Sorun:
Aşağıdaki kayıtları, her satır bir dize olacak biçimde JSON listesine dönüştürün; boş satırları listeye almayın.

Bir veri kümesinde listelenen kayıtlar
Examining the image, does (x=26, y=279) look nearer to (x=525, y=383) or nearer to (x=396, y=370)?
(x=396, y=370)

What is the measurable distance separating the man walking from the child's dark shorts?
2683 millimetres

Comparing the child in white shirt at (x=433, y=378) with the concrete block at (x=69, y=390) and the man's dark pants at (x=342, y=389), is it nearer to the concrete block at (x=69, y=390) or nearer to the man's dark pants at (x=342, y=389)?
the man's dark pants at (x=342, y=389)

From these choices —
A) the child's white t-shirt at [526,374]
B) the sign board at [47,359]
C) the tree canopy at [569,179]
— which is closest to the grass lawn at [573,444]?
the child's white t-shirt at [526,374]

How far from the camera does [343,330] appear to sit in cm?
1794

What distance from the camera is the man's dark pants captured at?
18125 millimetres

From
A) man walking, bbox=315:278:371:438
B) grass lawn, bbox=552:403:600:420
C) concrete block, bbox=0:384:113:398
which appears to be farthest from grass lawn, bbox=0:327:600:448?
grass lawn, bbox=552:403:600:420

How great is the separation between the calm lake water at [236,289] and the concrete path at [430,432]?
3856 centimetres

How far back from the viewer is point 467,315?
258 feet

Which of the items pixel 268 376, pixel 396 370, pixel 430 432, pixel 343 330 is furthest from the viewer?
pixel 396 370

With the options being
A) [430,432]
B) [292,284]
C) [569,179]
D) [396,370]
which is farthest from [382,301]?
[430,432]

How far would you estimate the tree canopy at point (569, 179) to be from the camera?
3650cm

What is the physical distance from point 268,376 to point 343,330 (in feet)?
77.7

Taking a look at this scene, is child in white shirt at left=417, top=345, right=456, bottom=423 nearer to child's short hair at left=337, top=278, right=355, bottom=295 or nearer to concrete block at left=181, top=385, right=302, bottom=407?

Sorunun çözümü:
[
  "Examining the image, does (x=26, y=279) look nearer to (x=525, y=383) or nearer to (x=396, y=370)?",
  "(x=396, y=370)",
  "What is the measurable distance separating the man walking from the child's dark shorts?",
  "2683 millimetres",
  "Comparing the child in white shirt at (x=433, y=378) with the concrete block at (x=69, y=390) and the man's dark pants at (x=342, y=389), is it nearer to the concrete block at (x=69, y=390) or nearer to the man's dark pants at (x=342, y=389)?",
  "the man's dark pants at (x=342, y=389)",
  "From these choices —",
  "A) the child's white t-shirt at [526,374]",
  "B) the sign board at [47,359]",
  "C) the tree canopy at [569,179]",
  "— which is closest to the grass lawn at [573,444]?",
  "the child's white t-shirt at [526,374]",
  "How far from the camera does [343,330] appear to sit in cm?",
  "1794",
  "What distance from the camera is the man's dark pants captured at?",
  "18125 millimetres",
  "From",
  "A) man walking, bbox=315:278:371:438",
  "B) grass lawn, bbox=552:403:600:420",
  "C) concrete block, bbox=0:384:113:398",
  "which appears to be farthest from grass lawn, bbox=0:327:600:448?",
  "grass lawn, bbox=552:403:600:420",
  "How great is the separation between the calm lake water at [236,289] and the concrete path at [430,432]?",
  "3856 centimetres",
  "How far back from the viewer is point 467,315?",
  "258 feet",
  "Which of the items pixel 268 376, pixel 396 370, pixel 430 432, pixel 343 330 is furthest from the viewer?",
  "pixel 396 370",
  "With the options being",
  "A) [430,432]",
  "B) [292,284]",
  "C) [569,179]",
  "D) [396,370]",
  "which is farthest from [382,301]?",
  "[430,432]",
  "How far would you estimate the tree canopy at point (569, 179) to be from the camera?",
  "3650cm",
  "What is the physical distance from point 268,376 to point 343,330 (in feet)?",
  "77.7",
  "Taking a look at this scene, is child in white shirt at left=417, top=345, right=456, bottom=423 nearer to child's short hair at left=337, top=278, right=355, bottom=295 or nearer to concrete block at left=181, top=385, right=302, bottom=407?"
]